Exercise prompt: Your answer must be the listing, given again word for word.

Information shown:
********************

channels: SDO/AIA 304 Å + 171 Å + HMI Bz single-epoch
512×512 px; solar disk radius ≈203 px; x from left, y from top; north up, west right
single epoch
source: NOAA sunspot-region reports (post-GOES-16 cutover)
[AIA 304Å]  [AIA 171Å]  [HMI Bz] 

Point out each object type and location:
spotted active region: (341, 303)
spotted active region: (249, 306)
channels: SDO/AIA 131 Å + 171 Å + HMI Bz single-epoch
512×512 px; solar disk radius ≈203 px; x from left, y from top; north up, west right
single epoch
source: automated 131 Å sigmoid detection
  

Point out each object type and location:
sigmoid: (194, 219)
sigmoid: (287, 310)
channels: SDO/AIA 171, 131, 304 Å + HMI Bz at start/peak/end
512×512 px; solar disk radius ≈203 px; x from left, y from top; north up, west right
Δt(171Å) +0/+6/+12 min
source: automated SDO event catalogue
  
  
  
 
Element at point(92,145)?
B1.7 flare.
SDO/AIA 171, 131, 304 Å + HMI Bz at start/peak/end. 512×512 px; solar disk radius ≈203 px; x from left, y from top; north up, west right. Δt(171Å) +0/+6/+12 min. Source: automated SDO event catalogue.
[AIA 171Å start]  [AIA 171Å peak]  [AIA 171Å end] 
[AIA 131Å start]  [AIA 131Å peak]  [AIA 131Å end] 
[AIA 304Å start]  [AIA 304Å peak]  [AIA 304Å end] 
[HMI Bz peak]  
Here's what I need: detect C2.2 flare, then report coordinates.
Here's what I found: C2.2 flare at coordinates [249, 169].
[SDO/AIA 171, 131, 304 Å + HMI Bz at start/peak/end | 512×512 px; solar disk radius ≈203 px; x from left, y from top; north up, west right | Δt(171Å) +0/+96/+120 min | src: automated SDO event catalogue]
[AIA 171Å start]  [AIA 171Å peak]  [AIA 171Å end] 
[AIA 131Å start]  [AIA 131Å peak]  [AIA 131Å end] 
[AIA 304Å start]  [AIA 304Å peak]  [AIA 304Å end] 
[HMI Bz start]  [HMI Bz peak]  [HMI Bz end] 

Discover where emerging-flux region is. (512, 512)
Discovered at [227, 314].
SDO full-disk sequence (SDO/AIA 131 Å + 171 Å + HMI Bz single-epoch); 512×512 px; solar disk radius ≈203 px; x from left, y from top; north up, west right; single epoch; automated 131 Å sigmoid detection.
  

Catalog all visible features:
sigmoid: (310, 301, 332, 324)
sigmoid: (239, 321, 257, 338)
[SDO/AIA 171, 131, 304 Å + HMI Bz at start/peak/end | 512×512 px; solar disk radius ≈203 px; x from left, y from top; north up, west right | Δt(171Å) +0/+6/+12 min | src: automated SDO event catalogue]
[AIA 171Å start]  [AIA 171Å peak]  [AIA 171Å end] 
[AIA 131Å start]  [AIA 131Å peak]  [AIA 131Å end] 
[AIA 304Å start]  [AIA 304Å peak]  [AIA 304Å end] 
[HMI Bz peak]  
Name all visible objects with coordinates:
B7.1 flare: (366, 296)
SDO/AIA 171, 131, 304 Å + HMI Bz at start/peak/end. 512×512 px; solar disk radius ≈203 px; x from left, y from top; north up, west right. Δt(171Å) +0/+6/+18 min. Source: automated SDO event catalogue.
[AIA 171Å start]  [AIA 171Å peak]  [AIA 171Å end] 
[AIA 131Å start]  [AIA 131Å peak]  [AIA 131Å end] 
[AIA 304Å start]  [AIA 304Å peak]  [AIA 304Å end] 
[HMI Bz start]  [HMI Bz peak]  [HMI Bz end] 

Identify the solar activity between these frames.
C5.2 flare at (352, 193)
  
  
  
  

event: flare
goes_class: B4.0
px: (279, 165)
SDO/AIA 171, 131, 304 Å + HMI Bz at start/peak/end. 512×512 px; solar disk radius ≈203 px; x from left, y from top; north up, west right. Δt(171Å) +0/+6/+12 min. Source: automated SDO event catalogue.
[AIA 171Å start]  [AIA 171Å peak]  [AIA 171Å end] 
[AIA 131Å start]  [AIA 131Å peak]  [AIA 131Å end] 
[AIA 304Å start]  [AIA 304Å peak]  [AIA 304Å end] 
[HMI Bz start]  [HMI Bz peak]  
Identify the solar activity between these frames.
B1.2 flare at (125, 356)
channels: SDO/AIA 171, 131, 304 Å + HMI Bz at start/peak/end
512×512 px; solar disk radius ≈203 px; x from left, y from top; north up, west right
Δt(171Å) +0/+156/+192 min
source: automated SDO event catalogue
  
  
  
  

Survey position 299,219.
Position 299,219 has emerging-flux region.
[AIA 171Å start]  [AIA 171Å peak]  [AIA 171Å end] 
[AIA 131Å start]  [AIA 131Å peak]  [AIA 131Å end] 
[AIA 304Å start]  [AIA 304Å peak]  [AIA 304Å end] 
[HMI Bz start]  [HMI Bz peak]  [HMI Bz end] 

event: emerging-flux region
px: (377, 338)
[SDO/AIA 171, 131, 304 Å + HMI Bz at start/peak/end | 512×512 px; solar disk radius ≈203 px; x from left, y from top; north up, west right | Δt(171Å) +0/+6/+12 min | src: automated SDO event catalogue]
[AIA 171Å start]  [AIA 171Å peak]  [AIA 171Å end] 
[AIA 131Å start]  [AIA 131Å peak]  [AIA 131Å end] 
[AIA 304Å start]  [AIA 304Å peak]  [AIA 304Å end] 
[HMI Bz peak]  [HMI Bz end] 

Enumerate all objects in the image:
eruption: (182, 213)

********************

Solution to this exercise:
channels: SDO/AIA 304 Å + 171 Å + HMI Bz single-epoch
512×512 px; solar disk radius ≈203 px; x from left, y from top; north up, west right
single epoch
source: NOAA sunspot-region reports (post-GOES-16 cutover)
[AIA 304Å]  [AIA 171Å]  [HMI Bz] 

Point out each object type and location:
spotted active region: (341, 303)
spotted active region: (249, 306)
channels: SDO/AIA 131 Å + 171 Å + HMI Bz single-epoch
512×512 px; solar disk radius ≈203 px; x from left, y from top; north up, west right
single epoch
source: automated 131 Å sigmoid detection
  

Point out each object type and location:
sigmoid: (194, 219)
sigmoid: (287, 310)
channels: SDO/AIA 171, 131, 304 Å + HMI Bz at start/peak/end
512×512 px; solar disk radius ≈203 px; x from left, y from top; north up, west right
Δt(171Å) +0/+6/+12 min
source: automated SDO event catalogue
  
  
  
 
Element at point(92,145)?
B1.7 flare.
SDO/AIA 171, 131, 304 Å + HMI Bz at start/peak/end. 512×512 px; solar disk radius ≈203 px; x from left, y from top; north up, west right. Δt(171Å) +0/+6/+12 min. Source: automated SDO event catalogue.
[AIA 171Å start]  [AIA 171Å peak]  [AIA 171Å end] 
[AIA 131Å start]  [AIA 131Å peak]  [AIA 131Å end] 
[AIA 304Å start]  [AIA 304Å peak]  [AIA 304Å end] 
[HMI Bz peak]  
Here's what I need: detect C2.2 flare, then report coordinates.
Here's what I found: C2.2 flare at coordinates [249, 169].
[SDO/AIA 171, 131, 304 Å + HMI Bz at start/peak/end | 512×512 px; solar disk radius ≈203 px; x from left, y from top; north up, west right | Δt(171Å) +0/+96/+120 min | src: automated SDO event catalogue]
[AIA 171Å start]  [AIA 171Å peak]  [AIA 171Å end] 
[AIA 131Å start]  [AIA 131Å peak]  [AIA 131Å end] 
[AIA 304Å start]  [AIA 304Å peak]  [AIA 304Å end] 
[HMI Bz start]  [HMI Bz peak]  [HMI Bz end] 

Discover where emerging-flux region is. (512, 512)
Discovered at [227, 314].
SDO full-disk sequence (SDO/AIA 131 Å + 171 Å + HMI Bz single-epoch); 512×512 px; solar disk radius ≈203 px; x from left, y from top; north up, west right; single epoch; automated 131 Å sigmoid detection.
  

Catalog all visible features:
sigmoid: (310, 301, 332, 324)
sigmoid: (239, 321, 257, 338)
[SDO/AIA 171, 131, 304 Å + HMI Bz at start/peak/end | 512×512 px; solar disk radius ≈203 px; x from left, y from top; north up, west right | Δt(171Å) +0/+6/+12 min | src: automated SDO event catalogue]
[AIA 171Å start]  [AIA 171Å peak]  [AIA 171Å end] 
[AIA 131Å start]  [AIA 131Å peak]  [AIA 131Å end] 
[AIA 304Å start]  [AIA 304Å peak]  [AIA 304Å end] 
[HMI Bz peak]  
Name all visible objects with coordinates:
B7.1 flare: (366, 296)
SDO/AIA 171, 131, 304 Å + HMI Bz at start/peak/end. 512×512 px; solar disk radius ≈203 px; x from left, y from top; north up, west right. Δt(171Å) +0/+6/+18 min. Source: automated SDO event catalogue.
[AIA 171Å start]  [AIA 171Å peak]  [AIA 171Å end] 
[AIA 131Å start]  [AIA 131Å peak]  [AIA 131Å end] 
[AIA 304Å start]  [AIA 304Å peak]  [AIA 304Å end] 
[HMI Bz start]  [HMI Bz peak]  [HMI Bz end] 

Identify the solar activity between these frames.
C5.2 flare at (352, 193)
  
  
  
  

event: flare
goes_class: B4.0
px: (279, 165)
SDO/AIA 171, 131, 304 Å + HMI Bz at start/peak/end. 512×512 px; solar disk radius ≈203 px; x from left, y from top; north up, west right. Δt(171Å) +0/+6/+12 min. Source: automated SDO event catalogue.
[AIA 171Å start]  [AIA 171Å peak]  [AIA 171Å end] 
[AIA 131Å start]  [AIA 131Å peak]  [AIA 131Å end] 
[AIA 304Å start]  [AIA 304Å peak]  [AIA 304Å end] 
[HMI Bz start]  [HMI Bz peak]  
Identify the solar activity between these frames.
B1.2 flare at (125, 356)
channels: SDO/AIA 171, 131, 304 Å + HMI Bz at start/peak/end
512×512 px; solar disk radius ≈203 px; x from left, y from top; north up, west right
Δt(171Å) +0/+156/+192 min
source: automated SDO event catalogue
  
  
  
  

Survey position 299,219.
Position 299,219 has emerging-flux region.
[AIA 171Å start]  [AIA 171Å peak]  [AIA 171Å end] 
[AIA 131Å start]  [AIA 131Å peak]  [AIA 131Å end] 
[AIA 304Å start]  [AIA 304Å peak]  [AIA 304Å end] 
[HMI Bz start]  [HMI Bz peak]  [HMI Bz end] 

event: emerging-flux region
px: (377, 338)
[SDO/AIA 171, 131, 304 Å + HMI Bz at start/peak/end | 512×512 px; solar disk radius ≈203 px; x from left, y from top; north up, west right | Δt(171Å) +0/+6/+12 min | src: automated SDO event catalogue]
[AIA 171Å start]  [AIA 171Å peak]  [AIA 171Å end] 
[AIA 131Å start]  [AIA 131Å peak]  [AIA 131Å end] 
[AIA 304Å start]  [AIA 304Å peak]  [AIA 304Å end] 
[HMI Bz peak]  [HMI Bz end] 

Enumerate all objects in the image:
eruption: (182, 213)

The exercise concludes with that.